[START OF GIVEN TEXT]
The Jaeger-LeCoultre Master Class is definitely something I would recommend to people interested in mechanical watches. Via the Jaeger-LeCoultre LeClub community it is possible to enroll for these Master Classes and they also have these courses during events like SalonQP in London.
The end result of a day of hard work, the Jaeger-LeCoultre caliber 875 movement in the same condition (perhaps with a bit more scratches) as we received at the start of the Master Class. Indeed, major part is still missing but this was done on purpose ; – ).
After the watchmaking course we were invited to one of the salons in the Richemont building and got to see the new / current Jaeger-LeCoultre collection of watches. As you know, this collection was presented at SIHH 2012 which is only accessible for journalists. Therefor, events like this are more than welcome to show new collections and special watches to watch enthusiasts and collectors. It’s so nice to have the chance to see the watches you otherwise only would see in magazines or on blogs like Fratellowatches.
[END OF GIVEN TEXT]
[START OF SOURCE RECORDS]
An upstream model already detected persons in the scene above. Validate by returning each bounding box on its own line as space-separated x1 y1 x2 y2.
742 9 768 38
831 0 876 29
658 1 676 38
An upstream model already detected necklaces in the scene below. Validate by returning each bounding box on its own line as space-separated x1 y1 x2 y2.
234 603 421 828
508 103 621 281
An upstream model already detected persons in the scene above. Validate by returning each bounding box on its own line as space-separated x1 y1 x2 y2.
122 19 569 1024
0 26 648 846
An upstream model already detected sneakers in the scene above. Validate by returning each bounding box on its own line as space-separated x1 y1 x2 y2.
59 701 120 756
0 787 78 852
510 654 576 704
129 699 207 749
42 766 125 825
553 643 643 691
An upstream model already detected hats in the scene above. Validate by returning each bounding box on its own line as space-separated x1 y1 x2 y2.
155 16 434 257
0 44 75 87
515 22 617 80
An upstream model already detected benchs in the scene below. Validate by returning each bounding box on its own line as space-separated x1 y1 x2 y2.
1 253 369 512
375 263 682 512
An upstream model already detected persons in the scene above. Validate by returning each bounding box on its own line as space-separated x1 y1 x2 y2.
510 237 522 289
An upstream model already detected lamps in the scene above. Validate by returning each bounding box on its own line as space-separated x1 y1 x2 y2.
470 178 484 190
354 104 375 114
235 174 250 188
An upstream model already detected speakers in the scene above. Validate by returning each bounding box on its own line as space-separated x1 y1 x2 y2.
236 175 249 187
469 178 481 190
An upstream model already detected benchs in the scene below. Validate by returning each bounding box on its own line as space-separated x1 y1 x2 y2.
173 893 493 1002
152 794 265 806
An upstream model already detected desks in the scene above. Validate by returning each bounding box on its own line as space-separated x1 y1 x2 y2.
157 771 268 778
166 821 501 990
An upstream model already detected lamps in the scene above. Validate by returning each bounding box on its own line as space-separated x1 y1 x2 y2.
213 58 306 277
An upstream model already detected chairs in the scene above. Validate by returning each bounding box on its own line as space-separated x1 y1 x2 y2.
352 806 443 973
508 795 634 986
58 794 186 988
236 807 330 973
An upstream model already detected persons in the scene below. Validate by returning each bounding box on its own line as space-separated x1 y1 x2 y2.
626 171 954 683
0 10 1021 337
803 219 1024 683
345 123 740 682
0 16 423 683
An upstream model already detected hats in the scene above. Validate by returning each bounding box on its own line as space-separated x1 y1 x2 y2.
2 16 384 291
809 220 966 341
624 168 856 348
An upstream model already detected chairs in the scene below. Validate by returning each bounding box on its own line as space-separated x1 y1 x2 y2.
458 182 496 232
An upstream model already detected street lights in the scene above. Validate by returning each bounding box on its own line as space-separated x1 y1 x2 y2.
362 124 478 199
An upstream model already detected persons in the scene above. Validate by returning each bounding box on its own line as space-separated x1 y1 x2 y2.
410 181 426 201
[END OF SOURCE RECORDS]
- GOALS:
1 - Count the lines of the entries that contain the word "below", and reply with the number alone.
2 - Extend the passage on the Jaeger-LeCoultre Master Class, starting right after its last sentence.
The text about the Jaeger-LeCoultre Master Class and the entries have nothing to do with each other.

- SET OF ANSWERS:
1 - 5

2 -
Gaëtan Gaye, Marketing Manager of Jaeger-LeCoultre BeNeLux and Scandinavia, introduced the collection of Jaeger-LeCoultre watches to us. But only after toasting to all new watchmakers!
My (personal) favorites that were presented that day….
Deep Sea Chronograph
Master Ultra Thin Tourbillon
At the end of the day, we received an official certificate, signed by Jaeger-LeCoultre CEO Mr. Lambert and watchmaker Mr. van Graas.
A big thank you to all people at Jaeger-LeCoultre in Amsterdam and of course special thanks to their watchmaker, Mr van Graas.
p.s. Everyone passed.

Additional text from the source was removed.